文庫本
娘と二人で古本屋に行って、本を買い込んでくる機会が増えた。
うちには、大学時代に読んで文庫本棚にそのままになっている文庫本がたくさんある。整理したのもあったが、それでも捨てられなくてとっておいた本が、今、ときどき脚光を浴びている。よかった捨てなくて。
娘の感想を聞くと、難しくて無理かな?と思うと意外と読んだり、これなら大丈夫と与えたものが全然ダメだったりで面白い。
ちょっと文学的というか、余韻を残すような結びに慣れないみたいだ。「雨の音が聴こえてきた」みたいに、本編とは全然関係ないけど、主人公の心境とか、今後の示唆とか、そういう何気ない文章で〆られると、「え?なに?コレ?」って感じるみたいである。で、「あれはどういう意味?」と聞かれると、そのたびに、「それは、物語の本編は終わっているので、内容的に何かの意味があるわけじゃないんだけども、なんか、あったほうがいいような、さ・・」と、歯切れの悪い答え方をしている。
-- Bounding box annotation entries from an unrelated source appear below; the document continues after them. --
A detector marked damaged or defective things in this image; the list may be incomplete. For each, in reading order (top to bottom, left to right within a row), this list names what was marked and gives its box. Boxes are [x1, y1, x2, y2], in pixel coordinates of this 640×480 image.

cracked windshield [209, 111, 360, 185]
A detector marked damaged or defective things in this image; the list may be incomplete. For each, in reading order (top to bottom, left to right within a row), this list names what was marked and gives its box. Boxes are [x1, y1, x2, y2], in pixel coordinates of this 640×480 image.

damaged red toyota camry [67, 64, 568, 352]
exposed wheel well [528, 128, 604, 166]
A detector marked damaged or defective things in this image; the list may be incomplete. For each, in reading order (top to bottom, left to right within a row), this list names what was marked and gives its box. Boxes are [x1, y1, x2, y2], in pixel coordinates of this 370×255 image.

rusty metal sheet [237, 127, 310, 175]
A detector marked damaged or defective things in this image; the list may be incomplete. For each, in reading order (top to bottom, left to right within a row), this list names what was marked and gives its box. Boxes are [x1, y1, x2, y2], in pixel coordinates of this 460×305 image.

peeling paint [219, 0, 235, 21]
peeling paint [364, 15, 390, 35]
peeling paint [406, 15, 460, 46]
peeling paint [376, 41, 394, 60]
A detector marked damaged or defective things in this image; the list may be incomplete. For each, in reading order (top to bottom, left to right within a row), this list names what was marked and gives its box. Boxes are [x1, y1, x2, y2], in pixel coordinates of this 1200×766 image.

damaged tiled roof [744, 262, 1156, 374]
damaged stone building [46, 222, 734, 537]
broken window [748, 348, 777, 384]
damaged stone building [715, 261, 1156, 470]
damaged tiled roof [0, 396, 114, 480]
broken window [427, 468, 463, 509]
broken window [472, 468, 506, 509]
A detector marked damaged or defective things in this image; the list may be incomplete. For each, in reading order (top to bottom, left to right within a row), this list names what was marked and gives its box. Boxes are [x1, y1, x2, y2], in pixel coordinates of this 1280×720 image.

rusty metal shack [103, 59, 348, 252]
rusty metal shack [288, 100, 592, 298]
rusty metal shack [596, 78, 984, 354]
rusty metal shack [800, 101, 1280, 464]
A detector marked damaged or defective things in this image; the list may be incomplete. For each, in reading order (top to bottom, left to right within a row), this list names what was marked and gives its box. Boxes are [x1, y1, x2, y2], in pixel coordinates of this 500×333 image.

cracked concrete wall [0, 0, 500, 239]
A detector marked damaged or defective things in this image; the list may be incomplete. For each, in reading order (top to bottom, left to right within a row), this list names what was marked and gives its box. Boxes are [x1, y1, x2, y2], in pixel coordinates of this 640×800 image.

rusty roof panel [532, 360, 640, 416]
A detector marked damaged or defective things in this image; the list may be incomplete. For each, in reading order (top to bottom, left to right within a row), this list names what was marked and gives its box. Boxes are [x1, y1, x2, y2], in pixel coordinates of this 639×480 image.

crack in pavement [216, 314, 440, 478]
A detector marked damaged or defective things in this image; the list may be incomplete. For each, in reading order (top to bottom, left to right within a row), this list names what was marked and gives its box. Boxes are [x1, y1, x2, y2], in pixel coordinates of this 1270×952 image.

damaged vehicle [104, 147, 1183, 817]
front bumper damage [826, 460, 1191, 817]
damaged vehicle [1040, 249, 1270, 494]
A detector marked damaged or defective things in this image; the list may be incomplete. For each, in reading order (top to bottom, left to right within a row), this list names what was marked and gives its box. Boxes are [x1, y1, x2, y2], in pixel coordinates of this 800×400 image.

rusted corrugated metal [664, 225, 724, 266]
そういう彼女には、今のところやっぱり推理小説はぴったりだ。
本編が終わって、あー!そうだったのかー!みたいな、主人公とリンクした感動の中、最後に、大人の推理モノにありがちなように、それまでは単なる同志みたいな関係性だったものに、いつのまにか恋心が芽生えていました、みたいなのは、感情移入に無理がないらしい。そうだよね、事件が終わったからといって、コレでさよならは寂しいよね、って感じで。
彼女に触発されて、最近私も、また本を読むようになった。
それに伴って、今までパソコン専門書サイズで大丈夫だった本の収納場所が合わなくなってきて、昨夜、いろいろ整頓して場所を確保した。文庫本棚、復活。これで安心して買い込んでこれる。
昔に比べると、表紙がきれいになって読みやすくなったけど、値段はすごく高くなったなーと思うけど、古本屋という味方がいるもんね。